As redes sociais e a família angolana

O primeiro dever de um homem é pensar por si mesmo

José Marti

Estou ao lado das pessoas avessas a certa comunicação que flui nas redes sociais. Concordo e subscrevo a indignação quando o lado feio do serviço é utilizado a bel-prazer dos que são movidos apenas pela maldade e o oportunismo. Sendo um meio de comunicação fantástico, de extrema utilidade quando utilizado sob as regras do civismo, aproxima e une as pessoas. Com a mesma facilidade as afasta ou as põe em confronto. É um meio que tanto permite a discussão civilizada como não evita o ataque deselegante e grosseiro, a verborreia rasteira quando e não raras vezes, sem razão que a justifique, se desencadeiam discordâncias entre as diversas forças da sociedade. 

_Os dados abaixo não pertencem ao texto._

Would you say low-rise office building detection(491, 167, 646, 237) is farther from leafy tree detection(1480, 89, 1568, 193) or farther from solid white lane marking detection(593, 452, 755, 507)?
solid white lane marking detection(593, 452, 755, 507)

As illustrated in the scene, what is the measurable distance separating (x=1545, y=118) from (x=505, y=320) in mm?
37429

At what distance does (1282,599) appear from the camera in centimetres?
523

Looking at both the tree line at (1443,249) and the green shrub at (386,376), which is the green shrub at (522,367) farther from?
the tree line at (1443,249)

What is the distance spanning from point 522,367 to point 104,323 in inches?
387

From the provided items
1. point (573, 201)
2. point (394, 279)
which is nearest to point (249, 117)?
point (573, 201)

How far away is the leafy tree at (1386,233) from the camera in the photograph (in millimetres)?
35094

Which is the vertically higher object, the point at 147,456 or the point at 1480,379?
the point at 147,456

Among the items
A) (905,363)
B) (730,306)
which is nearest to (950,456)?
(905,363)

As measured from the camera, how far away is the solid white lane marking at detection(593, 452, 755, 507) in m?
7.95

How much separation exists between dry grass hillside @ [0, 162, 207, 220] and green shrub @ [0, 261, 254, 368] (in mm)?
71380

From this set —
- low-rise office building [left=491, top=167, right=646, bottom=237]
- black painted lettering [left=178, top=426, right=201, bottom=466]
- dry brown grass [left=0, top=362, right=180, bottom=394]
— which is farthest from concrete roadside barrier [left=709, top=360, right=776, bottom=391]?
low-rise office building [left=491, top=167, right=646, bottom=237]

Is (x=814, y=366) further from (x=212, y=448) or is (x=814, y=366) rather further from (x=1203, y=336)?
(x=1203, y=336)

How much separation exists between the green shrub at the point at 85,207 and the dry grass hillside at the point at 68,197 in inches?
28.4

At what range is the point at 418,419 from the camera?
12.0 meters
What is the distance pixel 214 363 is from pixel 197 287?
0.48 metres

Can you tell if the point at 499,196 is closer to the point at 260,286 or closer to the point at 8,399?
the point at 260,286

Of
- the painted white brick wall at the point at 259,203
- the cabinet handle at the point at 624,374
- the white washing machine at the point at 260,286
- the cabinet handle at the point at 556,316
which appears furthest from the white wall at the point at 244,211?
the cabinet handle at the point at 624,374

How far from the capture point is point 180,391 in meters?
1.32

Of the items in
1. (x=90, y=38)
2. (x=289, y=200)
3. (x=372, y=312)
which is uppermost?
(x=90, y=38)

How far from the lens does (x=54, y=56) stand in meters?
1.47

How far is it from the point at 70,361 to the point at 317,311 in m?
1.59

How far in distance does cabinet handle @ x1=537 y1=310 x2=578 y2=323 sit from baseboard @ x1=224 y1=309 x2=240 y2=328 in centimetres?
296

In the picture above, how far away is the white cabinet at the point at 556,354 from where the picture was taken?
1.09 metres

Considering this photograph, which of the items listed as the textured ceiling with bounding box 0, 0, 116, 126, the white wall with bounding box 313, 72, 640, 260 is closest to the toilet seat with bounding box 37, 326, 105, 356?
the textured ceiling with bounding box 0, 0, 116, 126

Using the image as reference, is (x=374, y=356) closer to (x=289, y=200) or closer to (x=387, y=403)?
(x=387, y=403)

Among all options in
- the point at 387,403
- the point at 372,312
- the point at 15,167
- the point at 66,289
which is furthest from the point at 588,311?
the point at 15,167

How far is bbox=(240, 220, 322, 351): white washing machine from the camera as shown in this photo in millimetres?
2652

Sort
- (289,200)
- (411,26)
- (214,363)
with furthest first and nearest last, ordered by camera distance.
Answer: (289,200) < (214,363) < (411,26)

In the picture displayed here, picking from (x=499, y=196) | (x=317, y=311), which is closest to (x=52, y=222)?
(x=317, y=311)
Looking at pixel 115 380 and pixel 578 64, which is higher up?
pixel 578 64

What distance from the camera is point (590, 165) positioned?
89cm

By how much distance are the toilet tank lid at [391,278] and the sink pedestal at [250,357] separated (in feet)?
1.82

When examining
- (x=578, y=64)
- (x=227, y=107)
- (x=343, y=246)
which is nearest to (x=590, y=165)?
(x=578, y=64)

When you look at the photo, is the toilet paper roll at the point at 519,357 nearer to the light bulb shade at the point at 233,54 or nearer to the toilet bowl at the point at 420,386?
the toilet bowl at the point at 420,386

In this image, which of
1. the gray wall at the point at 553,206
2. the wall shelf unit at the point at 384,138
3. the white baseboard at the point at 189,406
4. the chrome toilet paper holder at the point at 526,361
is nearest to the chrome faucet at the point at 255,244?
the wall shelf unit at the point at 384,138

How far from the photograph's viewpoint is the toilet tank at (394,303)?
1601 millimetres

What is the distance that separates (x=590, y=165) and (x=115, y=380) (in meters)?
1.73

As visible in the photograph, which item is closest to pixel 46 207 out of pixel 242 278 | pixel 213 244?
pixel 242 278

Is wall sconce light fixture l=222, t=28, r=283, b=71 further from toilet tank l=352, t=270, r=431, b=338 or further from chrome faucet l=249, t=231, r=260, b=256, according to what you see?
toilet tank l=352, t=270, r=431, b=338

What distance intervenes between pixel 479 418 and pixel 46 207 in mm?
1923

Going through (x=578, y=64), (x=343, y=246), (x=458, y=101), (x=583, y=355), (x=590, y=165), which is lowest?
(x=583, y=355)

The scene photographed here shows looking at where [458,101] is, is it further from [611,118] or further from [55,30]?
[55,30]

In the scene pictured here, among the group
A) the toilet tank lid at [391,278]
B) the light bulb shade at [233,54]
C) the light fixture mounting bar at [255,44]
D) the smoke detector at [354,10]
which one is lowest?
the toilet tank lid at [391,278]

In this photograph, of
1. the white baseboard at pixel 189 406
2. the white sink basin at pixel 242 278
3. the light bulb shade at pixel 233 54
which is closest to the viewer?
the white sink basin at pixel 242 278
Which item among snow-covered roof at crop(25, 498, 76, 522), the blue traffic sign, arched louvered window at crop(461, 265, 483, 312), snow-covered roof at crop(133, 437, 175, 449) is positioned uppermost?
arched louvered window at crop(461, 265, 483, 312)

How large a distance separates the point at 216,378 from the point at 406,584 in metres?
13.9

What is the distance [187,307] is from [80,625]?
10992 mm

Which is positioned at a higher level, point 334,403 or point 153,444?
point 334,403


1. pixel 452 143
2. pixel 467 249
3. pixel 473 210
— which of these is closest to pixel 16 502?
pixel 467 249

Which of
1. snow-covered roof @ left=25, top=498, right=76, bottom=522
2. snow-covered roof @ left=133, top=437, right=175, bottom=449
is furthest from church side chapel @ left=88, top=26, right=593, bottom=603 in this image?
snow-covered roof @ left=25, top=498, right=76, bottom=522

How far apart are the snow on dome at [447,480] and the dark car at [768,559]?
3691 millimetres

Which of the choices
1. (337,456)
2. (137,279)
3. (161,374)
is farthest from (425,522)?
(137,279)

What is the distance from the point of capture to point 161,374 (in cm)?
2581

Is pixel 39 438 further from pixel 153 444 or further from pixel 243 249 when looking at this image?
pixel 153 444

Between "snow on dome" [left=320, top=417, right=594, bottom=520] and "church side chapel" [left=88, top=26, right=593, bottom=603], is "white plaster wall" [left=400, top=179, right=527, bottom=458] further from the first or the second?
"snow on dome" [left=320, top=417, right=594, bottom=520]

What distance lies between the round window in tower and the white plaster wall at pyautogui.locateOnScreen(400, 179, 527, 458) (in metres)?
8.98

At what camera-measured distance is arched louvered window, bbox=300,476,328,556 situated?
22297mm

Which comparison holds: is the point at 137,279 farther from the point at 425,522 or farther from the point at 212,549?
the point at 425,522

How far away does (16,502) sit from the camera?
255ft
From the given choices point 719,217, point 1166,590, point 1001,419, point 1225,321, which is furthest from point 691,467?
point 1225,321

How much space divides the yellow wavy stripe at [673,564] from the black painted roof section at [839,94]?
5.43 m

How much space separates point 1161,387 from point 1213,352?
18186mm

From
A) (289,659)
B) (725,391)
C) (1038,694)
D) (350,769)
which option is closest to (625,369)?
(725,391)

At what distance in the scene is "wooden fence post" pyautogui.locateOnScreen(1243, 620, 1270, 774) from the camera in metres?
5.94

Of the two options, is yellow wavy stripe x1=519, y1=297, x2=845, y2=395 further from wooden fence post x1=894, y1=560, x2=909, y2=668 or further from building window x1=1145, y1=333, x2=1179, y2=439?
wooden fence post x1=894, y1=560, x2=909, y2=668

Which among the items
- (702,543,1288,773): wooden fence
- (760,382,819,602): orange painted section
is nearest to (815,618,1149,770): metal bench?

Os usuários defensores do direito e da cidadania, com identidades verdadeiras, falsas ou simplesmente resgatadas, são surpreendidos pelas redes sociais quando julgam ter feito escolhas ideais, inclusivamente as do foro ideológico. Promovem diálogos e discussões interessantes que ajudam muito a quem os acompanhe, na compreensão da pessoa humana e dos fenómenos da sociedade onde nos inserimos. 

As redes sociais pecam, entretanto, quando servem questões menores, espalhando obscenidades, mentiras monstruosas e indignas, tornando-se por isso mesmo, desaconselháveis. As amaldiçoadas fake news são, sem dúvida, o pior mal difundido pelas redes sociais. No campo da política e em ambiente de eleições, são elevadas ao cume de indecência, onde um “vale-tudo” asqueroso campeia, alimentado por personalidades que se ocupam da política com indesculpável barbaridade, sem nível nem capacidade de representar concidadãos, chegando a envergonhar, pela sua inaptidão e falta de decoro, os partidos em que se encontram filiados. 

Porque trouxe à consideração dos leitores esta questão? Porque, refutável e contrária às indignidades, temos a verdade que nos diz que sem as redes sociais, mesmo no seu mais abjecto propósito, não teríamos informação sobre factos reais da vida suja do submundo, oculto por interesses políticos; de intervenções e atitudes obscuras de responsáveis poderosos, da incapacidade e desorganização das comunidades municipais. Não saberíamos também dos actos de coragem e dignidade, individuais ou de grupo, que por vezes se escondem do público, se não fossem denunciadas. As redes sociais surgem, pois, nas sociedades e em todas as situações em que são actuantes, como um meio disponível para o bem e para o mal.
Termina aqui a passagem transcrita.